— THE REQUEST —
List every line in the stored entries that contains the string "instances".

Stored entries
________________________
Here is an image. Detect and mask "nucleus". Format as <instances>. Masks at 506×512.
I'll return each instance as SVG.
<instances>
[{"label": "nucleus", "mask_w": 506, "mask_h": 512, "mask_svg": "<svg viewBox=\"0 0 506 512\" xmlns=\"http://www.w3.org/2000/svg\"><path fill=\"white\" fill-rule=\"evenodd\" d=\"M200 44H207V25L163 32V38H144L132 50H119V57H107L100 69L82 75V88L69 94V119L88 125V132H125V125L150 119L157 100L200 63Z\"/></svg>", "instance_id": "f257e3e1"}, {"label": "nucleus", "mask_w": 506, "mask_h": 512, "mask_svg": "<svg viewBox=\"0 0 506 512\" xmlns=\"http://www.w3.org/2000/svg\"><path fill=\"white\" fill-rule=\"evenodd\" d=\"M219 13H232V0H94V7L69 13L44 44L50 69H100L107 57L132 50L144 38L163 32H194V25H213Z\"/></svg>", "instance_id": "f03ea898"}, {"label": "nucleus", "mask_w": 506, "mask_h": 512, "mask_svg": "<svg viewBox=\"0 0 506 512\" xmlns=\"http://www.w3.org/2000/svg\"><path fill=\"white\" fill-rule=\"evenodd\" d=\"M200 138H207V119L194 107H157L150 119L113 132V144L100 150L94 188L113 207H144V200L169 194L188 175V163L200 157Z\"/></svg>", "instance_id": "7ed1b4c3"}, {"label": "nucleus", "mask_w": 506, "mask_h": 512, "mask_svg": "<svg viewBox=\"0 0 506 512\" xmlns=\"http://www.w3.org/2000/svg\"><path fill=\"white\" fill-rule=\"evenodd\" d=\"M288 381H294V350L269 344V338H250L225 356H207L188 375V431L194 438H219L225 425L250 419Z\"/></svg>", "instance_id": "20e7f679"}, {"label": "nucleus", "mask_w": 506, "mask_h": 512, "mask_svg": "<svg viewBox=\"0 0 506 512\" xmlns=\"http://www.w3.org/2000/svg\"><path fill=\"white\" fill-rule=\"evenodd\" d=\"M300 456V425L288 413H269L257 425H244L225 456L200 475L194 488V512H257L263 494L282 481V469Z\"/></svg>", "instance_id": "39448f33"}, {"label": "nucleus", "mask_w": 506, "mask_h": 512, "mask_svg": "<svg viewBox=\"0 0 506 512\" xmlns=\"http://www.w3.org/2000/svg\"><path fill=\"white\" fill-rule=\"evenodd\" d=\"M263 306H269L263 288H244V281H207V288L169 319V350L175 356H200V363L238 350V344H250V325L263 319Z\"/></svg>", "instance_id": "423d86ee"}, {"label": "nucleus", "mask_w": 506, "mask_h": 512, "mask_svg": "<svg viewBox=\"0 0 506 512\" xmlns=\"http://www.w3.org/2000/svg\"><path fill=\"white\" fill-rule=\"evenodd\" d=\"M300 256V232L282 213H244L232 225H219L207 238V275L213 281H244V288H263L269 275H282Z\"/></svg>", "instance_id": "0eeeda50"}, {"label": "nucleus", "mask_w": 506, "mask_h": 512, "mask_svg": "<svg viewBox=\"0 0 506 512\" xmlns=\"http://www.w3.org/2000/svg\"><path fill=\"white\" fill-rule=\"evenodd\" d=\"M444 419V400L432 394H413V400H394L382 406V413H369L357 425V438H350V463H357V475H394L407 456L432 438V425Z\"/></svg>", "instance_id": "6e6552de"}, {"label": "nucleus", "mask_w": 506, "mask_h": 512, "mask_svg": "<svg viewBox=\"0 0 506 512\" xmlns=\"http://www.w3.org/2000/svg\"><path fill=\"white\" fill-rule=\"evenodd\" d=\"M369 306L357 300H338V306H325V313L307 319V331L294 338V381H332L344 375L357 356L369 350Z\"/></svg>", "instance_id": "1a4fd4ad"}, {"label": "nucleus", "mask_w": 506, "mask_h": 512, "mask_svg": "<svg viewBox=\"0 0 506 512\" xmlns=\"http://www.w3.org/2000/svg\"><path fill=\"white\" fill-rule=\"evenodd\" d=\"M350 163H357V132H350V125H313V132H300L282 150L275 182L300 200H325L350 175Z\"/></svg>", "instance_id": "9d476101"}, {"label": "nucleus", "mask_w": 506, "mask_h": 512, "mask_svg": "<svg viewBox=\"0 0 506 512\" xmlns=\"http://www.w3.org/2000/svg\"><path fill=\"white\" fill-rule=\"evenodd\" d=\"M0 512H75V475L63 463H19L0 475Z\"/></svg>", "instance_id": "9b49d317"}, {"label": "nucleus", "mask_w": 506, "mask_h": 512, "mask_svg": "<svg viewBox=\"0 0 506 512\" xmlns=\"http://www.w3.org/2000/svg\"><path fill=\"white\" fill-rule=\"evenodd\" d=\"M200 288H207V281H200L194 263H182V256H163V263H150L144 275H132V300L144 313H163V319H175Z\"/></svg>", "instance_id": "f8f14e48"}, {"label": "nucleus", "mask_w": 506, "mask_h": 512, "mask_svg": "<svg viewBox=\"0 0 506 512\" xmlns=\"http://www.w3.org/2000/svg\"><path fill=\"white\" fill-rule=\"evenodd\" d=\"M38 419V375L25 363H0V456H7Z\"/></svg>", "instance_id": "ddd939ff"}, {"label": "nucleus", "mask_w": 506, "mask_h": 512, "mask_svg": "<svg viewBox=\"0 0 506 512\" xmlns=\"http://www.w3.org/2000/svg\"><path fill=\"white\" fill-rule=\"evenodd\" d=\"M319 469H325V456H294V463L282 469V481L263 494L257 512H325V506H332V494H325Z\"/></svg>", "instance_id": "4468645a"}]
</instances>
________________________
— EXERCISE SOLUTION —
Here is an image. Detect and mask "nucleus". Format as <instances>. Masks at 506×512.
<instances>
</instances>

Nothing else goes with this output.